→ Directions:
Everything from the line that contains "Which object, (x=297, y=609)" through the last line of the listing must be copied exactly, with both of those lines included and no others.

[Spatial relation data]
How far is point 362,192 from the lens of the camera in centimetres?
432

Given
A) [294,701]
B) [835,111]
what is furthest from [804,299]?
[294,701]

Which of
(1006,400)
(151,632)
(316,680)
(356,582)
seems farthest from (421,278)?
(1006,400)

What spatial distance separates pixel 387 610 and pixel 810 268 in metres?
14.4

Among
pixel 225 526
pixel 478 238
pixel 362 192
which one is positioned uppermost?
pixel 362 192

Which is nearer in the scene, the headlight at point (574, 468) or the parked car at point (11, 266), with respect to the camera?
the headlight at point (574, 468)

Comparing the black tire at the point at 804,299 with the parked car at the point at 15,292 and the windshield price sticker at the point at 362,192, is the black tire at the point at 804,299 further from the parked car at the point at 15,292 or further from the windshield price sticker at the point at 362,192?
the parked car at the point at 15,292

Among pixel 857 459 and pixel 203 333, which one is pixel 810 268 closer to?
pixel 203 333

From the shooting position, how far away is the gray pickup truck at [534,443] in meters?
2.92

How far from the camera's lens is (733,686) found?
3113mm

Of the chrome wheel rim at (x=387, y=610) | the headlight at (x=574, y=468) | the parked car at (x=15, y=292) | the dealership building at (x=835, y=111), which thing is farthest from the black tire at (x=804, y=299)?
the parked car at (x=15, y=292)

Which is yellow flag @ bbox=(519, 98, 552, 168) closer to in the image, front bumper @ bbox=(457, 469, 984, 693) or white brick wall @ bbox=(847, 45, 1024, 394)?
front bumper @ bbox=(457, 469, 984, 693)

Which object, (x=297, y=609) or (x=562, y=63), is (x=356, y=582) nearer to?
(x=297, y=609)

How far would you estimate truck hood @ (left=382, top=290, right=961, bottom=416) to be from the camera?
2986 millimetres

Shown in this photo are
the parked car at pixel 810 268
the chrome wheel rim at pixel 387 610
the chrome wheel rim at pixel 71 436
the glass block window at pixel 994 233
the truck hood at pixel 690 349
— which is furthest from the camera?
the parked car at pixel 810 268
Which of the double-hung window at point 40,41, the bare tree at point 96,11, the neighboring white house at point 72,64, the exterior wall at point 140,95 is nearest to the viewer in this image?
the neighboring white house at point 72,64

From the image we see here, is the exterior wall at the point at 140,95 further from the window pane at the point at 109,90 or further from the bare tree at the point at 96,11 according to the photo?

→ Result of the task:
Which object, (x=297, y=609) or (x=562, y=63), is (x=356, y=582) nearer to?
(x=297, y=609)

How far would you estimate truck hood @ (left=382, top=290, right=961, bottom=416) to be from the camera?
2986 millimetres

Shown in this photo are
the parked car at pixel 810 268
the chrome wheel rim at pixel 387 610
the chrome wheel rim at pixel 71 436
the glass block window at pixel 994 233
the truck hood at pixel 690 349
— which is furthest from the camera?
the parked car at pixel 810 268
Which of the double-hung window at point 40,41, the bare tree at point 96,11, the neighboring white house at point 72,64, the exterior wall at point 140,95 is nearest to the viewer in this image?
the neighboring white house at point 72,64

From the image we see here, is the exterior wall at the point at 140,95 further from the window pane at the point at 109,90 or further from the bare tree at the point at 96,11 according to the photo?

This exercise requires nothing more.